In an unprecedented legal action, the small Pacific nation and former U.S. nuclear testing site of the Marshall Islands has filed lawsuits "on behalf of all humanity" at the International Court of Justice against the U.S. and 8 other nations for their "flagrant denial of human justice" by failing to work towards nuclear disarmament.
The nations cited by the Republic of Marshall Islands (RMI) are the United States, Russia, the United Kingdom, France and China — all parties to the Non-Proliferation Treaty, as well as nuclear-armed Israel, India, Pakistan and North Korea — which are not parties to the NPT but which the challenge says are "bound by customary international law."
In addition to the suits filed Thursday in The Hague against the 9 nations, an additional suit specifically calling out the United States was filed in U.S. Federal District Court.
A campaign site launched with the suits to garner support for the action explains that the RMI "knows firsthand the horror and consequences of living in a world with nuclear weapons."
Between 1946 and 1958, the U.S. used the RMI as a testing ground for the equivalent of 1.5 Hiroshima bombs detonated daily during the 12 year-year period. The testing included the detonation of the infamous Castle Bravo, which was 1,000 times larger than the bomb the U.S. dropped on Hiroshima.

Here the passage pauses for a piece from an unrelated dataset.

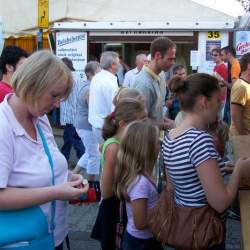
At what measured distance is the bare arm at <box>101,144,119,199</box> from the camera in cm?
296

As journalist and writer Robert Koehler noted:
Not only did we expose many thousands of [Marshall Islanders] to ghastly — often lethal — levels of radiation with 67 nuclear blasts, with glaring evidence that at least some of the exposure was intentional, done for the purpose of studying the effects of radiation on human guinea pigs; not only did we wreck the Marshall Islanders’ way of life and pristine paradise, creating a nation of internal refugees confined to a Western-style slum on the island of Ebeye; not only did we cower, as a nation, from any real responsibility for what our fallout did to these people, settling our genocidal debt to them with $150 million “for all claims, past, present and future”; but also, throughout our dealing with them as nuclear conquistadors, we displayed a racism so profound, so cold-blooded, its exposure must forever shatter the myth of American exceptionalism.
"Our people have suffered the catastrophic and irreparable damage of these weapons, and we vow to fight so that no one else on earth will ever again experience these atrocities," stated Marshall Islands Foreign Minister Tony de Brum. "The continued existence of nuclear weapons and the terrible risk they pose to the world threatens us all."
To address this global threat, the suits seek no compensation but rather that the courts order the nations to fulfill their disarmament obligations as laid out over four decades ago by the Article VI of the NPT:
Each of the Parties to the Treaty undertakes to pursue negotiations in good faith on effective measures relating to cessation of the nuclear arms race at an early date and to nuclear disarmament, and on a treaty on general and complete disarmament under strict and effective international control.
With the legal challenge, "this small island nation is standing up against 9 of the most powerful countries on the planet," writes David Krieger, President of the Nuclear Age Peace Foundation, a U.S.-based organization supporting the lawsuits, and consultant with the RMI legal team. "It is 'David' against the nuclear 9 'Goliaths.' Its field of nonviolent battle is the courtroom."
"After 46 years with no negotiations in sight, it is time to end this madness," Krieger added in a statement. "The Marshall Islands is saying enough is enough. It is taking a bold and courageous stand on behalf of all humanity."